A spaziare sul letto pare sia solo Armando, rotola, si flette, si inginocchia, si erge, molleggia, mentre Tullia, esile e flessibile, leggera come una piuma, si adatta alle figure in movimento.
Il pas de deux è accompagnato da sospiri, risolini e gridolini, fino alla deflagrazione che giunge inaspettata all’unisono con l’acuto da contralto di lei, e quello, da baritono di lui. Cala poi un silenzio acquatico e Tullia e Armando riprendono la posizione composta del centauro dormiente.
Di giorno, quando è in casa, Armando rumoreggia e produce al passaggio piccole scosse telluriche che riassestano le varie masserizie sparse tra la mobilia, Tullia, invece, genera, tra le mura domestiche, l’effetto lieve di una brezza tiepida che spira dal mare, placa gli animi e predispone al buonumore e alle effusioni.
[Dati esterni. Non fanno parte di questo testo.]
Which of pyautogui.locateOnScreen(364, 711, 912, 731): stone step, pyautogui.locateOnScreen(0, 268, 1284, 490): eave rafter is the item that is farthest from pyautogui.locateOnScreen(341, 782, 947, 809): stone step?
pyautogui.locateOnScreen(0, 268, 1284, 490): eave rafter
La camera da letto, una stanza dorata per via delle pareti giallo ocra e della luce bionda che penetra attraverso la tenda color crema, è il regno di Tullia che troneggia, nella posizione del loto o del diamante, sulla piazza matrimoniale. Sopra il letto campeggia la stampa su tela raffigurante il volo sulla città di Marc Chagall e sua moglie Bella. Dono di compleanno di Armando per Tullia.
Il frastuono dei programmi televisivi, la musica, i suoni delle vettovaglie in cucina e il chiasso di Armando in continuo movimento, giungono nella camera attutiti e non disturbano Tullia che, nel tempo libero, studia, legge, scrive, spilucca frutta, sorseggia tisane, trilla con voce cristallina in videochiamata con le amiche, disperse ai quattro cantoni del mondo.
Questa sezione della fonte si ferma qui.